* **Instructions to follow**
Starting with the line that contains "How large is" and going on through the end of the lines, recast them as a numbered list without the blank lines. Leave the pictures out of your answer.

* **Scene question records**
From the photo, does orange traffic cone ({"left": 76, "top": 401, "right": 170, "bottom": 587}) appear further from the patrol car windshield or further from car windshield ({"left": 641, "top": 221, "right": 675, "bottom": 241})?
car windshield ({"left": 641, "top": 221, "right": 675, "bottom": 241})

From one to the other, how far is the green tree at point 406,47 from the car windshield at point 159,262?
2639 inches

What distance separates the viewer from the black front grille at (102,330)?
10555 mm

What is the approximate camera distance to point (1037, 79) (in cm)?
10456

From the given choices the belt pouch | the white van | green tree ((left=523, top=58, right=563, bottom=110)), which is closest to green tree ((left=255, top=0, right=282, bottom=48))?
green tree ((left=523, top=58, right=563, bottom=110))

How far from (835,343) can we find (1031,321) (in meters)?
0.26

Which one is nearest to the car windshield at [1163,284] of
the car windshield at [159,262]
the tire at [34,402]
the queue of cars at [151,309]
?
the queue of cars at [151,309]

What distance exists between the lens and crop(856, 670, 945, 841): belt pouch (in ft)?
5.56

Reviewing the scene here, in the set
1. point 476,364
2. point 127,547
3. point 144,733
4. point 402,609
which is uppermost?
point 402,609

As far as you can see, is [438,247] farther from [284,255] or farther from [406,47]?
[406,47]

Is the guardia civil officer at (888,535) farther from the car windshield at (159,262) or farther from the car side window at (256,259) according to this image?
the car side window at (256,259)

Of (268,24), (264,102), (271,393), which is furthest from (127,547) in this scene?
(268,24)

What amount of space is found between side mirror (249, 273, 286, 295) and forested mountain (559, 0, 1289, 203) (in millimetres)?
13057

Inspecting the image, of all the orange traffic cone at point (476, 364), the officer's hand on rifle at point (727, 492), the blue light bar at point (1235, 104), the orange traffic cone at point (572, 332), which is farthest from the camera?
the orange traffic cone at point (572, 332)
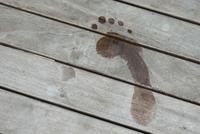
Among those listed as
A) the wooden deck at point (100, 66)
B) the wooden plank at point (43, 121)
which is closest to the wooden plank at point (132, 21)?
the wooden deck at point (100, 66)

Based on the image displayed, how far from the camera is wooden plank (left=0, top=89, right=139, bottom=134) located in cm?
142

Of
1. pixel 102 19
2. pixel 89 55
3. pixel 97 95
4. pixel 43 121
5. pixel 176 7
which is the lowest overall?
pixel 43 121

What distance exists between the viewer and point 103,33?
1580 millimetres

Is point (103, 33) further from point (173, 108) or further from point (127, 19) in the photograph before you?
point (173, 108)

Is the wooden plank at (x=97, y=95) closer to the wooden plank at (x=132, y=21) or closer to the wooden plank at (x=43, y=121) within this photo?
the wooden plank at (x=43, y=121)

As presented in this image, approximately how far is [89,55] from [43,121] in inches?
13.6

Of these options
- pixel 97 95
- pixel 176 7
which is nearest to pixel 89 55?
pixel 97 95

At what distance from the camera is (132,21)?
162 cm

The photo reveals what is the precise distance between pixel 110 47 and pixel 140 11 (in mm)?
236

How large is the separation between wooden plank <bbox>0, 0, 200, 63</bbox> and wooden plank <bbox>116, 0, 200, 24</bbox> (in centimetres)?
3

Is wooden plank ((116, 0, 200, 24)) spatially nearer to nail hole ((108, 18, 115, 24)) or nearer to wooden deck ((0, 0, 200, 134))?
wooden deck ((0, 0, 200, 134))

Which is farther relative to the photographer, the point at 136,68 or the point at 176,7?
the point at 176,7

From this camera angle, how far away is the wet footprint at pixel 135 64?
1463 mm

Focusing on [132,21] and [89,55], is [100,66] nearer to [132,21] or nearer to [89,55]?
[89,55]
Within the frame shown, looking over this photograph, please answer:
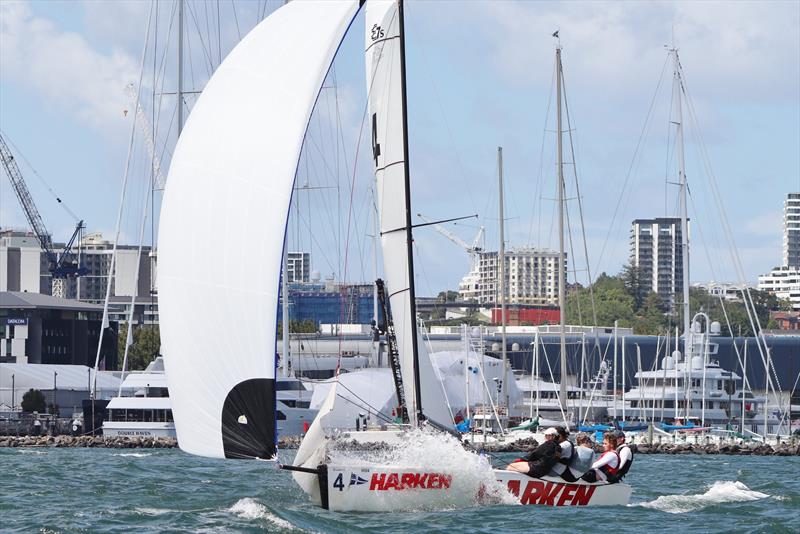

* **Task output**
1. How large is the separation between wooden plank <bbox>0, 0, 200, 63</bbox> and wooden plank <bbox>116, 0, 200, 24</bbox> (in centimetres)?
2. 3
3. Is wooden plank ((116, 0, 200, 24)) spatially nearer to nail hole ((108, 18, 115, 24)) or nearer to wooden deck ((0, 0, 200, 134))?
4. wooden deck ((0, 0, 200, 134))
5. Which is farther relative to the photographer, the point at 136,68 or the point at 176,7?
6. the point at 176,7
7. From this camera angle, how far away is the wet footprint at pixel 135 64?
8. 1463 mm
9. Focusing on [132,21] and [89,55], is [100,66] nearer to [132,21] or nearer to [89,55]?
10. [89,55]
11. Within the frame shown, looking over this photograph, please answer:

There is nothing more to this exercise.